● **Objective**
Extract every line of the data below that contains the string "where", matching letter case exactly.

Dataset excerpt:
=======

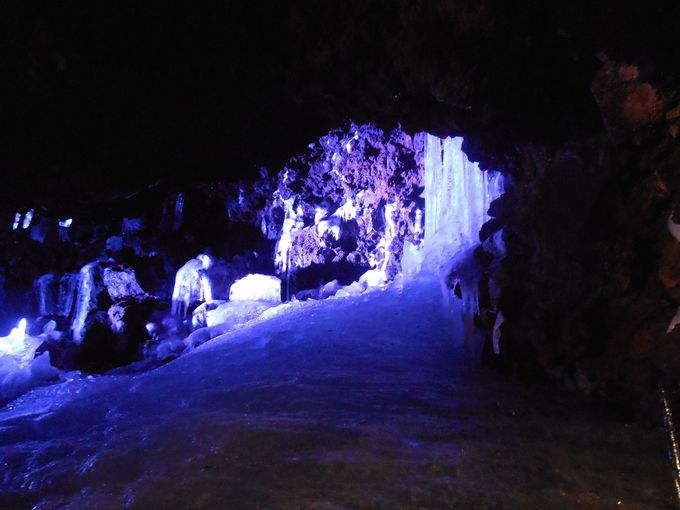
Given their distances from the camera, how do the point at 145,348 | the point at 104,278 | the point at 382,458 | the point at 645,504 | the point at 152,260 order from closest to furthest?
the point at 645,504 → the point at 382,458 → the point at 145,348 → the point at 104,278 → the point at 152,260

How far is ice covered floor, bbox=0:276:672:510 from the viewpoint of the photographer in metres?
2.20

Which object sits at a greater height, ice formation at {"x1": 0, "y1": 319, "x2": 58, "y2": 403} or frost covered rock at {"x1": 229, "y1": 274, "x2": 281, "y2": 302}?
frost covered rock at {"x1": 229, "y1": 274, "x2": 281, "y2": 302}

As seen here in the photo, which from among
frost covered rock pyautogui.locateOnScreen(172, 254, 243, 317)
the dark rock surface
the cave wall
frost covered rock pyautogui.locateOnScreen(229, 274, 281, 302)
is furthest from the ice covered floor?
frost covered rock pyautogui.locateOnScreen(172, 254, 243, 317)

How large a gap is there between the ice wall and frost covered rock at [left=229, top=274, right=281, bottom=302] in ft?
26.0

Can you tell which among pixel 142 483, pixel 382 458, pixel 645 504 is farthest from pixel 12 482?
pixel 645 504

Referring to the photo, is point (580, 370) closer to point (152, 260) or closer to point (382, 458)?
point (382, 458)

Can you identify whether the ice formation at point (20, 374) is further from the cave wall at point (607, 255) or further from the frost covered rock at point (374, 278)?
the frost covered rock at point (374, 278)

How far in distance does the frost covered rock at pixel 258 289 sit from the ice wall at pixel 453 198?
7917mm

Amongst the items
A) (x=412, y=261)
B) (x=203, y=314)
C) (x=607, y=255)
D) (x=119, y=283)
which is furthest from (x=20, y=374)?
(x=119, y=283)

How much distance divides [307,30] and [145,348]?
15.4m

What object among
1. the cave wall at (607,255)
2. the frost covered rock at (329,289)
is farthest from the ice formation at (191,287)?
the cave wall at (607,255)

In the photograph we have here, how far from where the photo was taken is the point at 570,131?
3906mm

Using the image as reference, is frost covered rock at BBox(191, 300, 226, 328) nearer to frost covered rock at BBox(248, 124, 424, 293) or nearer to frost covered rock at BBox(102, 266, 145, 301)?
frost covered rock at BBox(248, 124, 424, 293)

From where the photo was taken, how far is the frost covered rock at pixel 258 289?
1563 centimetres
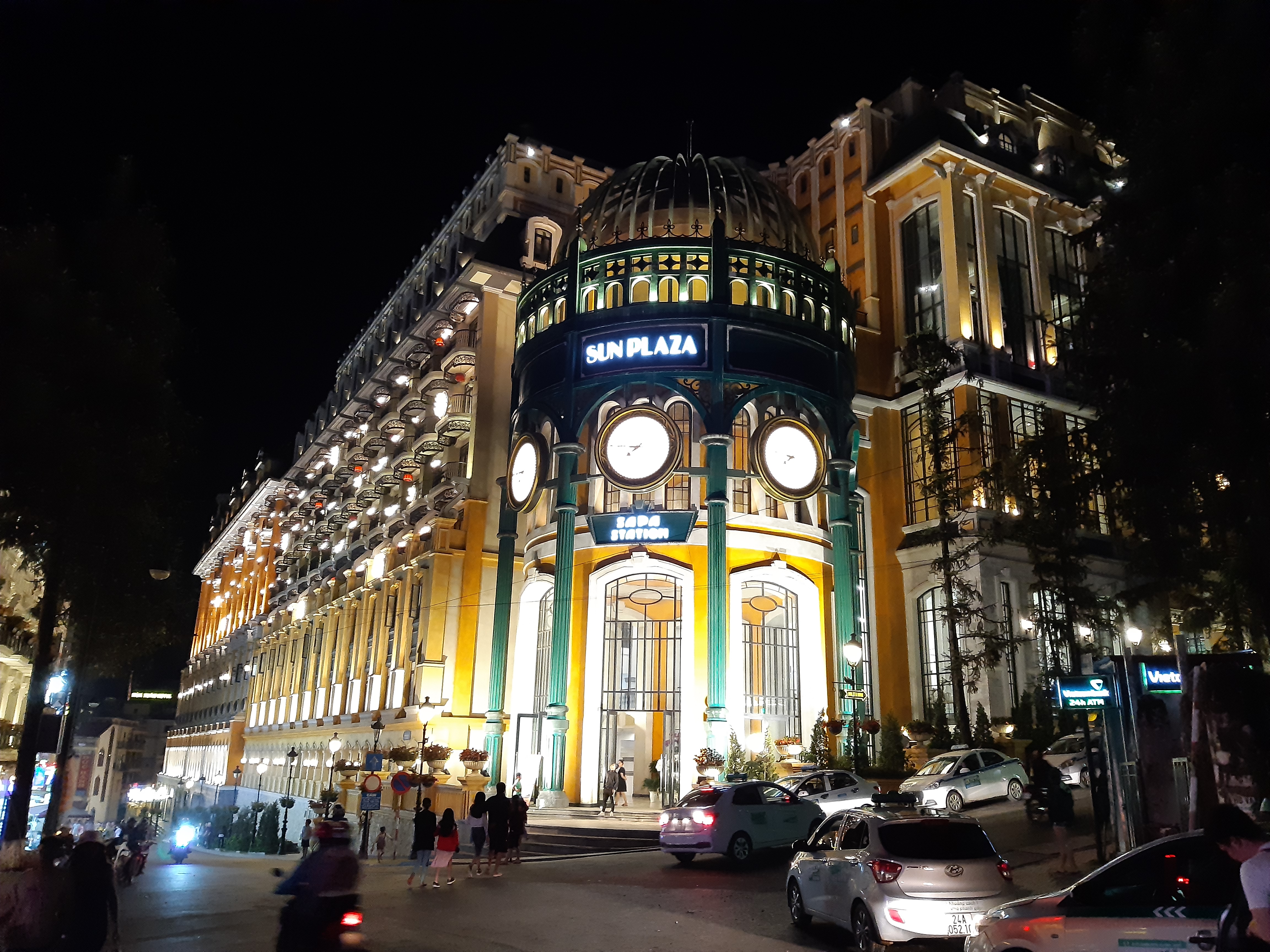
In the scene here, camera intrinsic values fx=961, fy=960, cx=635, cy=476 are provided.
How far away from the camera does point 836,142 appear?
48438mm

=======

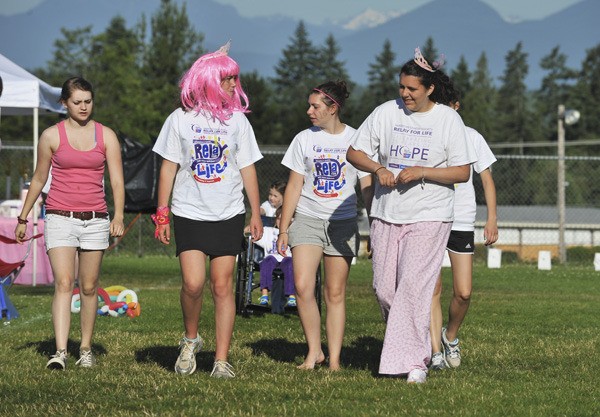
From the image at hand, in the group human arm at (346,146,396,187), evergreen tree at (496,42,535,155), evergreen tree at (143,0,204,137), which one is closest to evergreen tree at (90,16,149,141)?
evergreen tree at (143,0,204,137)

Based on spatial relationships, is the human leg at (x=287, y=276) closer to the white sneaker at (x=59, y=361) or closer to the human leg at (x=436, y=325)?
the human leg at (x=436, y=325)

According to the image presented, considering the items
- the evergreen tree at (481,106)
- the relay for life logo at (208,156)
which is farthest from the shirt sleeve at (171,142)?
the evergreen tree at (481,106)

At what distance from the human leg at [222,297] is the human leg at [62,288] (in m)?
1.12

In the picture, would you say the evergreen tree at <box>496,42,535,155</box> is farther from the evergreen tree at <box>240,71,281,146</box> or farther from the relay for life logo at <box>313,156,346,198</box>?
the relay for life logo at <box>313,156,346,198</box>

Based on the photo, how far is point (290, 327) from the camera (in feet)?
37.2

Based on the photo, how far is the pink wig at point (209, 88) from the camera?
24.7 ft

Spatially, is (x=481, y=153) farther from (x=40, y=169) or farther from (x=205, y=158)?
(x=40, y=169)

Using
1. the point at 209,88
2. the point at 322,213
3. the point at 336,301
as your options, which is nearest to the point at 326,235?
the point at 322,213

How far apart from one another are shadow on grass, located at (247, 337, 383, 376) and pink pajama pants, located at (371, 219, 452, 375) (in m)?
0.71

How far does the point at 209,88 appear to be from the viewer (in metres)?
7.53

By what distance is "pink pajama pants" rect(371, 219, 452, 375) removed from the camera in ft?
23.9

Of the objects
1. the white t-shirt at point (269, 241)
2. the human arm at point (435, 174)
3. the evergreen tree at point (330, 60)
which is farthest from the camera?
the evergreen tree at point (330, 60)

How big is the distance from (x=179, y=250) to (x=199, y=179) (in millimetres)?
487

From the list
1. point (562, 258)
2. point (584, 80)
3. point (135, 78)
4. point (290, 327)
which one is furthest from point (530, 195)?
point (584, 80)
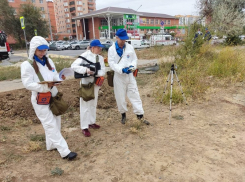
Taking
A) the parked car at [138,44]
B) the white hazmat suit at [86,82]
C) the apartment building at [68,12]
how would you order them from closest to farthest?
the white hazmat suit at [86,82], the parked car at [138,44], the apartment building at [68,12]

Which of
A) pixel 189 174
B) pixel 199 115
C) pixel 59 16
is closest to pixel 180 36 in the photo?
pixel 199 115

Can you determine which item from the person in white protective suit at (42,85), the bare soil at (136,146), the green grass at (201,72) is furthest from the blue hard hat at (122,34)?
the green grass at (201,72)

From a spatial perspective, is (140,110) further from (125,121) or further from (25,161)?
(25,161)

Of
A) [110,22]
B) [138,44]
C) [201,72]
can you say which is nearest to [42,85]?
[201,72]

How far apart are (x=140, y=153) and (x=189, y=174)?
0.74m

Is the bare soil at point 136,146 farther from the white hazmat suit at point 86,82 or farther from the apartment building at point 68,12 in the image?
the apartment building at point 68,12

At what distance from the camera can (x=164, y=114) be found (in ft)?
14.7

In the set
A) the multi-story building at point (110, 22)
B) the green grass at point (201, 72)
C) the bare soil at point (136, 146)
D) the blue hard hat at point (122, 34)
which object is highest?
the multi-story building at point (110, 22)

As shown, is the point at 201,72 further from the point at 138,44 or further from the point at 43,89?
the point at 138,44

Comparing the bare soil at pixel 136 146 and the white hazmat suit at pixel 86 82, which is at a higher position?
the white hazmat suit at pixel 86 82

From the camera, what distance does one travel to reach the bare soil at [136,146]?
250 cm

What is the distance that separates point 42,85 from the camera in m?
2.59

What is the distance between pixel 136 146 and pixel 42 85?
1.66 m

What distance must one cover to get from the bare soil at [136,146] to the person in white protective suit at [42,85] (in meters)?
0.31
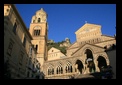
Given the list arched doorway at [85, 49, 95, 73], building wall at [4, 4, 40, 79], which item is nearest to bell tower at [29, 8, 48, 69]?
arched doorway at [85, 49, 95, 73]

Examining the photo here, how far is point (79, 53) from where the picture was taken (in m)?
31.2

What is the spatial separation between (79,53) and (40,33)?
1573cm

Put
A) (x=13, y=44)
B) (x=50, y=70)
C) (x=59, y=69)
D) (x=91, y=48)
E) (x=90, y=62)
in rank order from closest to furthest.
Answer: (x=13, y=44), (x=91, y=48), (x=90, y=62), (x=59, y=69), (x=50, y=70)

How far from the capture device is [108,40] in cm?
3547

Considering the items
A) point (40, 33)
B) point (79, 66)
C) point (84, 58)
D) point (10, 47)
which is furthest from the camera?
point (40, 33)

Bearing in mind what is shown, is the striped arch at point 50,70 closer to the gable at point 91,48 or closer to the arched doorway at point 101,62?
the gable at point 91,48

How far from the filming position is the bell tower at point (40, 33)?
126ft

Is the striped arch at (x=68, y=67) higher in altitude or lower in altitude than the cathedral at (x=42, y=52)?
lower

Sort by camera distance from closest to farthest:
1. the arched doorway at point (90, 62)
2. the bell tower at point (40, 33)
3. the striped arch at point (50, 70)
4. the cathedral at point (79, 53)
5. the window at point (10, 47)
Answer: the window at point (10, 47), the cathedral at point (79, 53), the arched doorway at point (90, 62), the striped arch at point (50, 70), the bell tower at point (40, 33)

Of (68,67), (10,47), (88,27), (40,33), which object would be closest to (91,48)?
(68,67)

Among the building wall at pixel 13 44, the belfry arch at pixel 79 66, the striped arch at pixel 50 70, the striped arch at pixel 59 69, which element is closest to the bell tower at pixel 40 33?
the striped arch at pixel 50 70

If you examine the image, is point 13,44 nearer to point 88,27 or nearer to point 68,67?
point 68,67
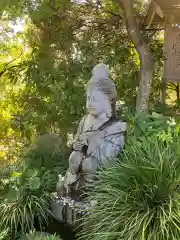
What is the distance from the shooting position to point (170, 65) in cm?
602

=======

● **Response to the exercise**
In the photograph we have here, how far from where the photo was taken is the point at 570,131?
From where the photo was taken, how far is the frost covered rock at pixel 258 289?
Examining the photo here, how far is point (79, 53) from where the picture was taken (in m)?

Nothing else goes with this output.